In collaboration with AstraZeneca, Bristol-Myers Squibb, DuPont and Pfizer, IBM is providing a database of more than 2.4 million chemical compounds extracted from about 4.7 million patents and 11 million biomedical journal abstracts from 1976 to 2000. The announcement was made at an IBM forum on U.S. economic competitiveness in the 21st century, exploring how private sector innovations and investment can be more easily shared in the public domain.
The publicly available chemical data can be used by researchers worldwide to gain new insights and enable new areas of research. It will also help researchers save time by more efficiently finding information buried in millions of pages of patent documents. Access to this data will also allow researchers to analyze far larger sets of documents than the traditional manual process, adding a whole new dimension to the ability to search intellectual property.

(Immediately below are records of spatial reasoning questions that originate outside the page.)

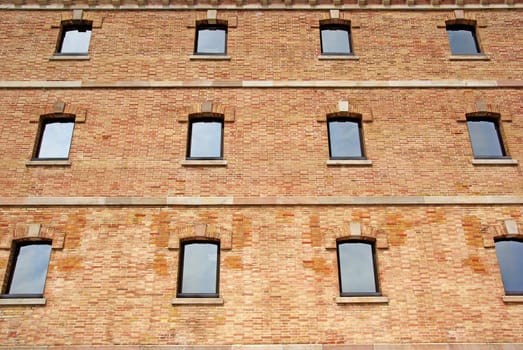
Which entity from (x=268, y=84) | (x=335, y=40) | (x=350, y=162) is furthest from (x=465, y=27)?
(x=268, y=84)

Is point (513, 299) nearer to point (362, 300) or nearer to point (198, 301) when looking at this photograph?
point (362, 300)

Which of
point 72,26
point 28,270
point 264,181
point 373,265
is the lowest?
point 28,270

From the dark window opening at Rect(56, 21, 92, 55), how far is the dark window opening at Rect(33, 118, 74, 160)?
7.76 feet

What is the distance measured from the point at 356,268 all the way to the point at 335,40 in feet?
23.6

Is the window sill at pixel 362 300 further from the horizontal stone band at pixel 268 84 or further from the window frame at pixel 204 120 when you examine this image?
the horizontal stone band at pixel 268 84

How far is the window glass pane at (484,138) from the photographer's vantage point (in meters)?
13.5

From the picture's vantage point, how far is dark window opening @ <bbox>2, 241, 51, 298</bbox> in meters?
11.5

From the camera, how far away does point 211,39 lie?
50.5 ft

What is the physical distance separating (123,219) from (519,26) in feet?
42.5

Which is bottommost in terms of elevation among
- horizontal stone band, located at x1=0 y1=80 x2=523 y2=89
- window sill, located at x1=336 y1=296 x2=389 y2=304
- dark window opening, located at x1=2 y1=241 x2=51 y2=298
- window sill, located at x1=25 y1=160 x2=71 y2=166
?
window sill, located at x1=336 y1=296 x2=389 y2=304

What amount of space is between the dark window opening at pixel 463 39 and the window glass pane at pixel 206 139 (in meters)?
7.42

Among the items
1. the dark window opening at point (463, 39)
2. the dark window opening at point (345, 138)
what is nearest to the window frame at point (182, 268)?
the dark window opening at point (345, 138)

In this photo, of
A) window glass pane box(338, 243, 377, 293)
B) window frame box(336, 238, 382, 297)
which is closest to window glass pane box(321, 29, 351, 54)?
window frame box(336, 238, 382, 297)

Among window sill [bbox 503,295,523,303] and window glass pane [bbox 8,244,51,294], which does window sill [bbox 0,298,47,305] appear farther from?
window sill [bbox 503,295,523,303]
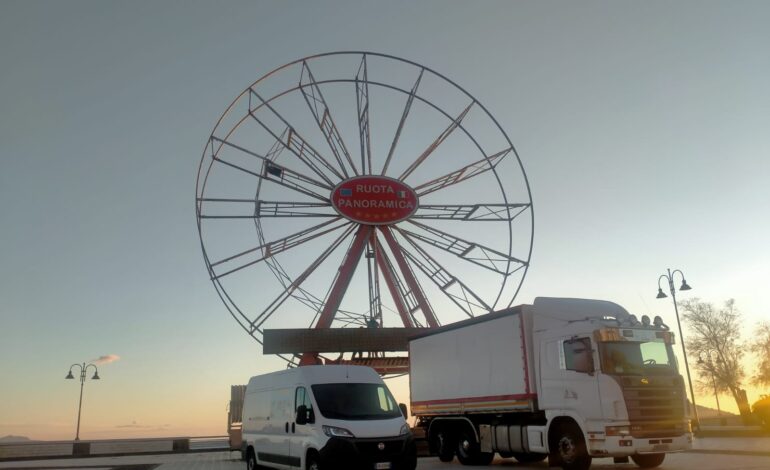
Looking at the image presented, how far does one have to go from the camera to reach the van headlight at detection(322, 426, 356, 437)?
480 inches

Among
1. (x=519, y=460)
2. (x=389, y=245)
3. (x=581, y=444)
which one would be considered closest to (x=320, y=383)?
(x=581, y=444)

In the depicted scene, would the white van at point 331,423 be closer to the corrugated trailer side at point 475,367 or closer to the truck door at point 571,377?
the corrugated trailer side at point 475,367

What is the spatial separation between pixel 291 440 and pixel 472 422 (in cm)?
551

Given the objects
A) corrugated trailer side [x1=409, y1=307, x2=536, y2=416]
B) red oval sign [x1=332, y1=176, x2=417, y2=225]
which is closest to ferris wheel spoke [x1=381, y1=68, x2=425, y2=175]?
red oval sign [x1=332, y1=176, x2=417, y2=225]

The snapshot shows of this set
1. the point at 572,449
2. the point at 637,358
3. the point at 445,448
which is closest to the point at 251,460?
the point at 445,448

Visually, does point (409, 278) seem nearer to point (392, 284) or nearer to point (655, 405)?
point (392, 284)

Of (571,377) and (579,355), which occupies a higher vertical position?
(579,355)

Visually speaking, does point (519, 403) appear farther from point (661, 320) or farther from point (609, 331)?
point (661, 320)

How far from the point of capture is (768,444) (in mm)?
18859

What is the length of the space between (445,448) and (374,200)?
14380 mm

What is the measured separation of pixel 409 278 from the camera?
29.2m

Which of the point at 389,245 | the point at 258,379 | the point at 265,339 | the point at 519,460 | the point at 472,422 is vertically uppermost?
the point at 389,245

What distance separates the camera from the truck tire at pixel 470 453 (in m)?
16.6

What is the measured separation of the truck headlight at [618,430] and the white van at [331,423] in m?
4.06
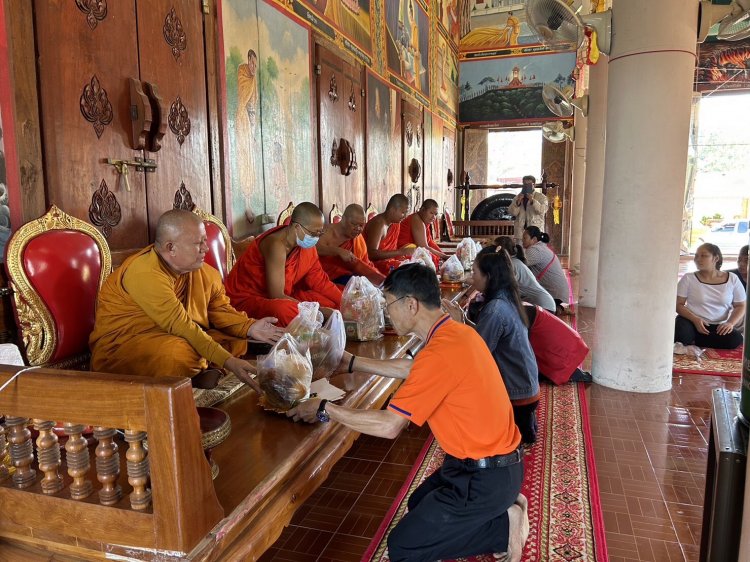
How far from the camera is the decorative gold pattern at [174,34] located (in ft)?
13.0

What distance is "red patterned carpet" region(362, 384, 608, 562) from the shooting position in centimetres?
240

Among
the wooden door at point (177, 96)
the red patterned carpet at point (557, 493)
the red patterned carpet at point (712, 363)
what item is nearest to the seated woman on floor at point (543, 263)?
the red patterned carpet at point (712, 363)

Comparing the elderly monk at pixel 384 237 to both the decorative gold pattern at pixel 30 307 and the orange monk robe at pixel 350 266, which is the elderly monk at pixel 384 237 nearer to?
the orange monk robe at pixel 350 266

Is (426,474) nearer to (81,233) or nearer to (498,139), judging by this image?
(81,233)

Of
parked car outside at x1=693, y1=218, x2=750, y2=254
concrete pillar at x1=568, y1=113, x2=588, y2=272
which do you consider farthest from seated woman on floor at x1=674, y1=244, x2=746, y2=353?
parked car outside at x1=693, y1=218, x2=750, y2=254

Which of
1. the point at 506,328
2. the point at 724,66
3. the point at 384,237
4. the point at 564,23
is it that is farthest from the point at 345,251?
the point at 724,66

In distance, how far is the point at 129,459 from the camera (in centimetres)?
131

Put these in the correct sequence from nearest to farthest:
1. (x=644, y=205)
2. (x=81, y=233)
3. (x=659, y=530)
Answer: (x=659, y=530) → (x=81, y=233) → (x=644, y=205)

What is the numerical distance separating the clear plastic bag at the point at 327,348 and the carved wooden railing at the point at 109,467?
104 centimetres

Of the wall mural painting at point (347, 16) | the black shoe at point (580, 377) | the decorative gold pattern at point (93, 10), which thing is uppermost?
the wall mural painting at point (347, 16)

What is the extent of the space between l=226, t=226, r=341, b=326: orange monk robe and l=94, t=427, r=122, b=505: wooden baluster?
2.23 metres

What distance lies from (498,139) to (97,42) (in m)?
16.4

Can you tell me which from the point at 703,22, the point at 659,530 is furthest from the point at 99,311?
the point at 703,22

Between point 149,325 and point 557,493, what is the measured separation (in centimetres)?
221
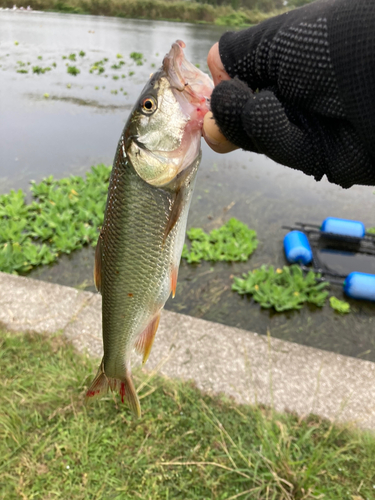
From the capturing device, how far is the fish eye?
132 cm

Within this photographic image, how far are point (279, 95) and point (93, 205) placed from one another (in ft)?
14.3

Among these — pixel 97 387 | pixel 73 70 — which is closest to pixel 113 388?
pixel 97 387

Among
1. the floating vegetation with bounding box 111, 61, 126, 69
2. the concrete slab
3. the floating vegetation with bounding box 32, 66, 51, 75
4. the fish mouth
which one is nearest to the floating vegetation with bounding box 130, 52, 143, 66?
the floating vegetation with bounding box 111, 61, 126, 69

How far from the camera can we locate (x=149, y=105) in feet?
4.38

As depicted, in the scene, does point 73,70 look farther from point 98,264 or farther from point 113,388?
point 113,388

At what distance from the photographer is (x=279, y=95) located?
1217 millimetres

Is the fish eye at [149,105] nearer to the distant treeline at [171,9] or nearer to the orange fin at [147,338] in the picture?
the orange fin at [147,338]

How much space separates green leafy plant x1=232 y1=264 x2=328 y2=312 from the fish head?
9.69 feet

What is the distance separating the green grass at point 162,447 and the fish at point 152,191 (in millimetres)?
1065

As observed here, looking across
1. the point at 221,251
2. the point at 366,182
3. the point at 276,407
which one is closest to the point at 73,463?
the point at 276,407

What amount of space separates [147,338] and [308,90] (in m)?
1.27

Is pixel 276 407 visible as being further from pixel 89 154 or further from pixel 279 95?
pixel 89 154

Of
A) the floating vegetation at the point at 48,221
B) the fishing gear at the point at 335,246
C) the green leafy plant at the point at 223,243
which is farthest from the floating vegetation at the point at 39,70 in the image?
the fishing gear at the point at 335,246

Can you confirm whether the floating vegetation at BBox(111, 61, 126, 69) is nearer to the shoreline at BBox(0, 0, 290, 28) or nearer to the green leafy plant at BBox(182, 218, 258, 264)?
the green leafy plant at BBox(182, 218, 258, 264)
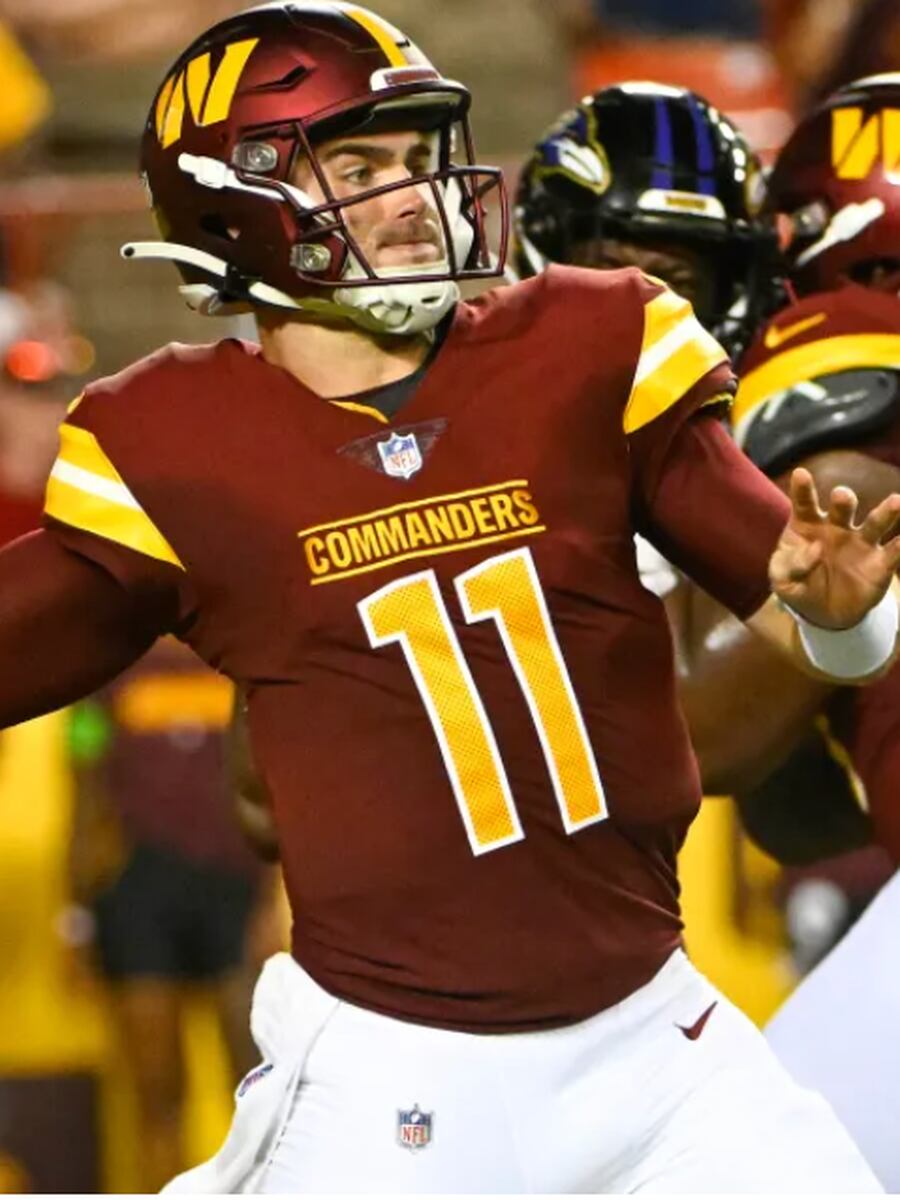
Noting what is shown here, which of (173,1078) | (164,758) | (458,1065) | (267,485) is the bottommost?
(173,1078)

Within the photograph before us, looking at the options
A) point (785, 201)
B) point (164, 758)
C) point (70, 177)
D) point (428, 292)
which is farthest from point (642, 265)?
point (70, 177)

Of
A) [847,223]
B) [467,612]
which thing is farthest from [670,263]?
[467,612]

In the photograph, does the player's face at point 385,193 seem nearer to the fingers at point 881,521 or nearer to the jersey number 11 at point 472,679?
the jersey number 11 at point 472,679

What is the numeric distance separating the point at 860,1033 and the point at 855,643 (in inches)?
24.2

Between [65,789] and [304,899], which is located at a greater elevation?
[304,899]

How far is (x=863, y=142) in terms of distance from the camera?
3045mm

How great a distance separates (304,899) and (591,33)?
13.9ft

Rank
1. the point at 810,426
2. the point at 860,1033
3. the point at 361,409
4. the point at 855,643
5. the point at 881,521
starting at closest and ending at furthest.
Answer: the point at 881,521 < the point at 855,643 < the point at 361,409 < the point at 860,1033 < the point at 810,426

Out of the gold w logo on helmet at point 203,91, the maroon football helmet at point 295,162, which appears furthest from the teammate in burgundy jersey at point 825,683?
the gold w logo on helmet at point 203,91

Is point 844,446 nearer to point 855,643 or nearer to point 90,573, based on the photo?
point 855,643

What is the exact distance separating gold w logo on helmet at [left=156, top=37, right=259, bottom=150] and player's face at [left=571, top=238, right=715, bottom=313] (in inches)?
31.4

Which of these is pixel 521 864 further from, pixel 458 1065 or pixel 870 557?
pixel 870 557

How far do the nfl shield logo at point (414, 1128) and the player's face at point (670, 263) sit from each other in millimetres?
1258

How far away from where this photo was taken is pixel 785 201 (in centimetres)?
313
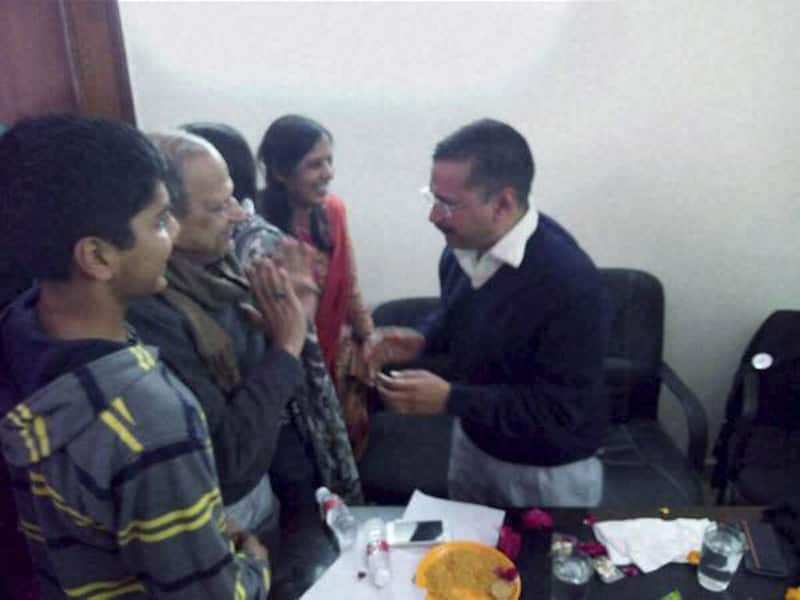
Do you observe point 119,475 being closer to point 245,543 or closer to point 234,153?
point 245,543

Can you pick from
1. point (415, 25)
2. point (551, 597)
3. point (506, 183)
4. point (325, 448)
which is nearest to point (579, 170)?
point (415, 25)

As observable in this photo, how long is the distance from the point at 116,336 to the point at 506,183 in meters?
0.93

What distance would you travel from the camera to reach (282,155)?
2021 millimetres

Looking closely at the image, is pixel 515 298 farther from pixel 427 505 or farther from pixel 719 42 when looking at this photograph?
pixel 719 42

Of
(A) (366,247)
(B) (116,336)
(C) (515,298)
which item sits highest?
(B) (116,336)

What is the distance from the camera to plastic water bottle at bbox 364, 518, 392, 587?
1.19m

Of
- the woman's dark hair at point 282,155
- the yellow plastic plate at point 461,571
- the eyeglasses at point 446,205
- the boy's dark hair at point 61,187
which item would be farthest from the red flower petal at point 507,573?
the woman's dark hair at point 282,155

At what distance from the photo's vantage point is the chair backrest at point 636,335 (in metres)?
2.49

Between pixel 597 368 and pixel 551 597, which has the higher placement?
pixel 597 368

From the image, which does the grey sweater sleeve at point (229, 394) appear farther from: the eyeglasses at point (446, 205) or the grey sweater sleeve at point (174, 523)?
the eyeglasses at point (446, 205)

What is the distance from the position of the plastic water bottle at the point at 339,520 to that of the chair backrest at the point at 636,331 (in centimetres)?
149

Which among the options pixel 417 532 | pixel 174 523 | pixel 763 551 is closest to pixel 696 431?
pixel 763 551

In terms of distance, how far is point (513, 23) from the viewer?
7.59 ft

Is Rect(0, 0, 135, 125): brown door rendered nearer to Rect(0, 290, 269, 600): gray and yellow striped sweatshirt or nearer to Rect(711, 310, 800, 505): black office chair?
Rect(0, 290, 269, 600): gray and yellow striped sweatshirt
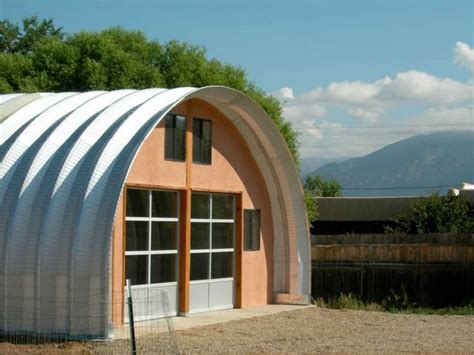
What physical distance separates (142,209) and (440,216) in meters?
15.5

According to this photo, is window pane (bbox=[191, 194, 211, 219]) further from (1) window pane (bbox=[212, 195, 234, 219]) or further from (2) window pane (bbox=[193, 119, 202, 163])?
(2) window pane (bbox=[193, 119, 202, 163])

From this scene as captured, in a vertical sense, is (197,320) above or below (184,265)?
below

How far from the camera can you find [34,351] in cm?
1534

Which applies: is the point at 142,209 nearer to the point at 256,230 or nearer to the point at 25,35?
the point at 256,230

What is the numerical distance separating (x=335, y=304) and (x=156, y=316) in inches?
266

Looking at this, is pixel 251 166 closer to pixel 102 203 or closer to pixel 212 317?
pixel 212 317

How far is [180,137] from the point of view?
20.6 m

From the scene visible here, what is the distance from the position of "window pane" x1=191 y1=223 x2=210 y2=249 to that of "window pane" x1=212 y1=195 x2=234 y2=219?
51 centimetres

The data was extracted using the IBM business analytics and optimization strategic IP insight platform (SIIP), a combination of data and analytics delivered via the IBM SmartCloud, and developed by IBM Research in collaboration with several major life sciences organizations. This new cloud-driven method for curating and analyzing massive amounts of patents, scientific content and molecular data. It uses techniques such as automated image analysis and enhanced optical recognition of chemical images and symbols to extract information from patents and literature upon publication. This is a task that otherwise takes weeks and months to complete manually, but can be done rapidly using this new technology.
"Information overload continues to be a challenge in drug discovery and other areas of scientific research," said Steve Heller, project director for the InChI Trust, a non-profit which supports the InChI international standard to represent chemical structures. "Rich data and content is often buried in patents, drawings, figures and scholarly articles. This contribution by IBM and its collaborators will make it easier for researchers to use this data, link to other data using the InChI structure representation and derive new insight."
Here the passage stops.